Senior Information Security Specialist
Main Responsibilities
* Provide technical support to team leads and mentor junior members.
* Lead project processes to ensure information security aspects are considered throughout the lifecycle.
* Contribute to and utilize our security testing methodologies, creating and updating technical documentation as necessary.
* Conduct manual and automated source code reviews.
* Liaise with software development teams to ensure security is integrated throughout the lifecycle.
* Identify and manage security flaws in software through collaboration with external bodies.
* Perform risk assessments, threat modeling, and design reviews to ensure effective security controls.
* Identify opportunities for automating manual tasks and recommend tooling to support such automation.
About this Role
This Senior Information Security Specialist will focus on the technical aspects of IT security, specifically application security and code analysis. The role involves ensuring applications are built securely and compliant with regulatory obligations.
The position requires collaboration with software development teams to understand and mitigate application-based vulnerabilities. A strong understanding of Secure Software Development Lifecycles and code assessment is essential.
This role is part of a broader Information Security department that utilizes enterprise and bespoke tooling to identify and mitigate threats. It offers hybrid working arrangements and a collaborative environment.
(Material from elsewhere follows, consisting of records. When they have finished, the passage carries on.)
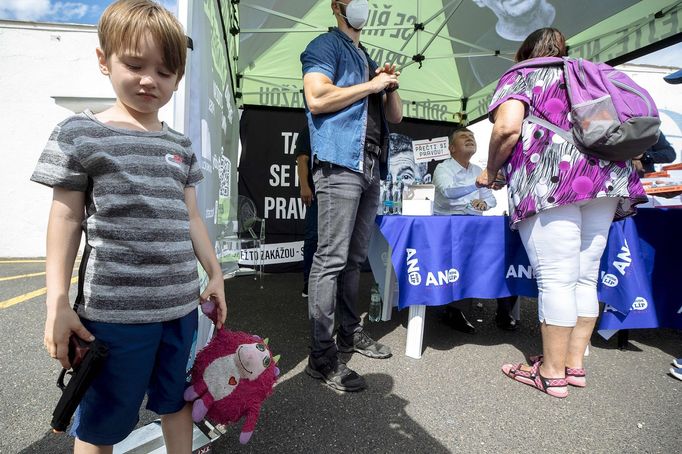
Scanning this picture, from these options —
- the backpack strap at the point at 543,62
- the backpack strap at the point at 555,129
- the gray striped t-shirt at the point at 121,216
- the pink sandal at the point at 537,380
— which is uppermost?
the backpack strap at the point at 543,62

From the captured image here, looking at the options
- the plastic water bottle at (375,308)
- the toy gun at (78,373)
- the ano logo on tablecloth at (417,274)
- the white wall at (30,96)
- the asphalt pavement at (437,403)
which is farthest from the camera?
the white wall at (30,96)

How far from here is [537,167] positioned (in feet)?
5.11

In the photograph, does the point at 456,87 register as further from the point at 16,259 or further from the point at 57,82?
the point at 16,259

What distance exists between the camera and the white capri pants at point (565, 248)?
1534 millimetres

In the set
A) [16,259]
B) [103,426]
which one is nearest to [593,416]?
[103,426]

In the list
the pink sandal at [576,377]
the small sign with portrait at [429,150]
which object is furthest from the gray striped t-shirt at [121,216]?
the small sign with portrait at [429,150]

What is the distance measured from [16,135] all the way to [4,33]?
1.62 metres

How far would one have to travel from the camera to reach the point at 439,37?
3914 millimetres

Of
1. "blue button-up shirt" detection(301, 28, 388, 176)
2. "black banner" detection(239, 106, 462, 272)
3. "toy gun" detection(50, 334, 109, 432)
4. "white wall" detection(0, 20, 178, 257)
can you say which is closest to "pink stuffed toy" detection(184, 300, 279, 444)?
"toy gun" detection(50, 334, 109, 432)

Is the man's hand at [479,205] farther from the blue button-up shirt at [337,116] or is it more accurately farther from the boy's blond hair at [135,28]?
the boy's blond hair at [135,28]

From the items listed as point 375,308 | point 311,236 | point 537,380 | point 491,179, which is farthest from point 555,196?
point 311,236

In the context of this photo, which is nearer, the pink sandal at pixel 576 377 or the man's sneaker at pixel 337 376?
the man's sneaker at pixel 337 376

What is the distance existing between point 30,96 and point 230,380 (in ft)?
23.4

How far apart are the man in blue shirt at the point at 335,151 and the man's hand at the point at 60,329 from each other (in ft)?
3.27
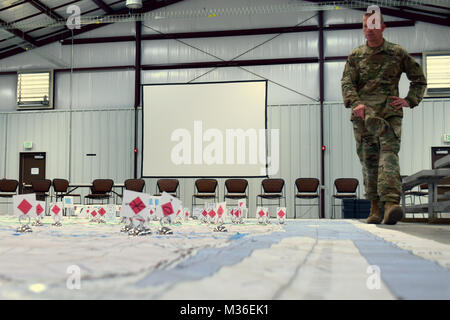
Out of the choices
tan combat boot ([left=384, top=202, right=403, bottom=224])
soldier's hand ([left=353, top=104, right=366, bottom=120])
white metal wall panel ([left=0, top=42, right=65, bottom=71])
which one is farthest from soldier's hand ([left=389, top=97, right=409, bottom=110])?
white metal wall panel ([left=0, top=42, right=65, bottom=71])

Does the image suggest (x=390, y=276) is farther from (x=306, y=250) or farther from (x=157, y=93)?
(x=157, y=93)

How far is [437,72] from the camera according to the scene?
399 inches

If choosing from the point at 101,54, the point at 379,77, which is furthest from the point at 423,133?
the point at 101,54

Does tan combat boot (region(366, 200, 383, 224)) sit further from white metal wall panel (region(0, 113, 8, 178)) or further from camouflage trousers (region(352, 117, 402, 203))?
white metal wall panel (region(0, 113, 8, 178))

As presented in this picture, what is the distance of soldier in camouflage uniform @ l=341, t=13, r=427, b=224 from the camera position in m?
3.40

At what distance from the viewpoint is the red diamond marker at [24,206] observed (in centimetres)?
304

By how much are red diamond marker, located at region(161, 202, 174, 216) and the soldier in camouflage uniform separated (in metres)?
1.47

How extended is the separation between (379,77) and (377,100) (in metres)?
0.18

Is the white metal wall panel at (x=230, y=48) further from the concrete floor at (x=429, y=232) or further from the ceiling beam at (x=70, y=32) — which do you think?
the concrete floor at (x=429, y=232)

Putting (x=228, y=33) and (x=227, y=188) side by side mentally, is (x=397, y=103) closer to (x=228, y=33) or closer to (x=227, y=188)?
(x=227, y=188)

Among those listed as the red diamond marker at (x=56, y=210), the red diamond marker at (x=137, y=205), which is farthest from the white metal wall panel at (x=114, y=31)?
the red diamond marker at (x=137, y=205)
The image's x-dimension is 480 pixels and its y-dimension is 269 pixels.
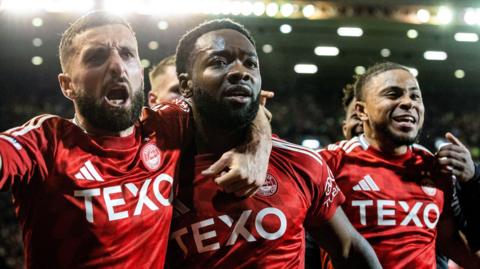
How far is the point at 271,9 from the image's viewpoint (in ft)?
43.5

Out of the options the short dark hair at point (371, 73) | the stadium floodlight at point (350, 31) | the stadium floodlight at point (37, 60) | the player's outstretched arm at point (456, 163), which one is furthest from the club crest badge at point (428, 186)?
the stadium floodlight at point (37, 60)

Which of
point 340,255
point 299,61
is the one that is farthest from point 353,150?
point 299,61

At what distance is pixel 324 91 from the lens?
19.8 metres

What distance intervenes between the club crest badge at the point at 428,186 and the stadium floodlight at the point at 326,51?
1474 cm

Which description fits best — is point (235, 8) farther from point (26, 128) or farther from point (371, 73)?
point (26, 128)

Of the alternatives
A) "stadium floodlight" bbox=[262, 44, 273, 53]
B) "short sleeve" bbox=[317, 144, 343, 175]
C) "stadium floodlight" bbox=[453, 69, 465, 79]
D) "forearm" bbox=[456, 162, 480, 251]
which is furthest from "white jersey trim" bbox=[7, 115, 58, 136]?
"stadium floodlight" bbox=[453, 69, 465, 79]

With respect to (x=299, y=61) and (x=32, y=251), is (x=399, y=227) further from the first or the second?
(x=299, y=61)

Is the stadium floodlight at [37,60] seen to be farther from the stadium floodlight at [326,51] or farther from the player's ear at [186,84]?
the player's ear at [186,84]

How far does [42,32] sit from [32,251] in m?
15.2

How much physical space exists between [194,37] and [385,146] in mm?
1280

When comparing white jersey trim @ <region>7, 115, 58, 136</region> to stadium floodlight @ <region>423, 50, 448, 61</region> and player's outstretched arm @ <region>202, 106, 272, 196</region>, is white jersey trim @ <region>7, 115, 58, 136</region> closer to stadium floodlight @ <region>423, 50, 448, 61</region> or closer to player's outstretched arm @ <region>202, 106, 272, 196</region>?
player's outstretched arm @ <region>202, 106, 272, 196</region>

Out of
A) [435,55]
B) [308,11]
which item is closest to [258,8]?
[308,11]

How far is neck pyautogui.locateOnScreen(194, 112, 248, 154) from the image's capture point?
2.27 meters

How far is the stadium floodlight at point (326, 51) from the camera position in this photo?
1744 centimetres
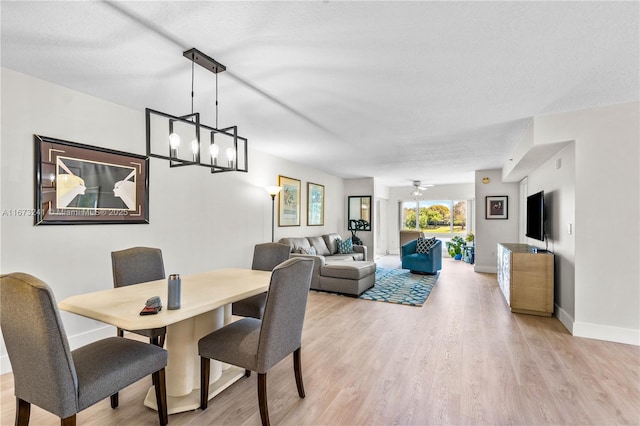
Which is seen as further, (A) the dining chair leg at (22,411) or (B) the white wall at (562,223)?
(B) the white wall at (562,223)

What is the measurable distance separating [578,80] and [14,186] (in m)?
4.65

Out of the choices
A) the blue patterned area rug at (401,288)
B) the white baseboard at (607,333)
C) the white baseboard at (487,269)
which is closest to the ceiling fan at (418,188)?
the white baseboard at (487,269)

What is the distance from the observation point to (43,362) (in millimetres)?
1316

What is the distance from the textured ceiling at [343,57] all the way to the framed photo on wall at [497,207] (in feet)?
11.2

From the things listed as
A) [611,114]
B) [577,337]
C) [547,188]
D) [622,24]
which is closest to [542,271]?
[577,337]

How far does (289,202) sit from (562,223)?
13.7ft

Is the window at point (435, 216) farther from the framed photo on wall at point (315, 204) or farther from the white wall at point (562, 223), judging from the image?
the white wall at point (562, 223)

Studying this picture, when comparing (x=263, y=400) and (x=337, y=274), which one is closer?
(x=263, y=400)

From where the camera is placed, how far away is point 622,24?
178 centimetres

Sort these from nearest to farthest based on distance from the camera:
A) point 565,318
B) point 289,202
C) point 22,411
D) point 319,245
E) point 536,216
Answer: point 22,411 → point 565,318 → point 536,216 → point 289,202 → point 319,245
Key Skills and Qualifications
* Excellent understanding of automated, dynamic, and static application security testing tools.
* Manual security testing experience to find vulnerabilities and logical issues.
* Knowledge of OWASP and its utilization in threat modeling.
* Experience in software development and languages.
* Working knowledge of CI/CD pipelines and associated security tooling.
* Structured methodologies for conducting and reporting on Web Application Penetration Testing.
* Strong documentation and communication skills.
Benefits and Opportunities
This role offers a range of benefits and opportunities, including:
* A collaborative work environment with a talented team of engineers and analysts.
* Hybrid working arrangements to balance work and personal life.
* Ongoing training and professional development opportunities.
* The chance to work on challenging projects and contribute to the growth and success of the organization.